On the other side of the coin, how do we involve more investors in defense and resilience tech?

Defense and security industries come with high entry barriers. Most investors don’t have the time or positioning to maintain a regular presence at specialized industry events, limiting their access to high-quality deal flow. Without visibility and insider contacts, it’s difficult to uncover a strong pipeline of relevant startups. And even when they do, evaluating them is another challenge. Navigating regulatory and compliance requirements, especially for dual-use technologies, is complex. Investors rarely have the expert networks they’d need to assess technical and commercial viability in areas like satellite communications or advanced biotech…

Presto Tech Horizons was designed to help investors overcome these structural barriers. Through our partnership with CSG, we provide sector expertise, insider networks, and market access that most investors can’t build on their own. Deep tech in this space also tends to be capital-intensive. Early monetization and go-to-market require more than funding, you need infrastructure and processes. We combine financial resources with industry know-how and build a viable path for investors and entrepreneurs to operate effectively in this highly specialized domain.

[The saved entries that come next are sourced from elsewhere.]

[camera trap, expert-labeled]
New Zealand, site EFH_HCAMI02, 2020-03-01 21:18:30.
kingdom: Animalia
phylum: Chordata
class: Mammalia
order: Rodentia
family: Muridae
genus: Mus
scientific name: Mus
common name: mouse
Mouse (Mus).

Read more:  Prague to Become the Epicenter of European Defense Innovation Next Week

Lucie Bresova

What are some specific examples of resilience technologies that signal the direction of the sector?

It’s easy to associate defense tech with drones and armored vehicles. But resilience innovation is much broader, and increasingly applicable across civil domains.

Consider thermal satellite imaging, which supports both national security operations and environmental monitoring. Or industrial laser systems, essential for advanced manufacturing in aerospace and defense but also in shipbuilding, for example. Other technologies include visual navigation systems that enable autonomous movement in GPS-denied environments, acoustic wave systems that keep optical surfaces clear in harsh conditions, and AI tools for anomaly detection and prompt injection protection.

Each of these solutions addresses strategic challenges, but their impact extends far beyond the battlefield.

Where do you see the strongest overlaps between civilian space technologies and defense applications, and how important will dual-use potential be for future investments?

Space tech is a great example of a dual-use technology with many use cases. To highlight a few, I’d mention data from orbit, secure connectivity, and on-orbit manoeuvre and safety. Wherever those layers intersect, the same hardware can earn a civil invoice on Monday and a defense invoice on Friday.

Another important driver: AI. Really, the key element underpinning much of the future defense and resilience tech. We see it in most of the startups we meet and assess. And as an institutional investor, we’re focused on backing projects that will strengthen European resilience and tech sovereignty well beyond the end of the war in Ukraine.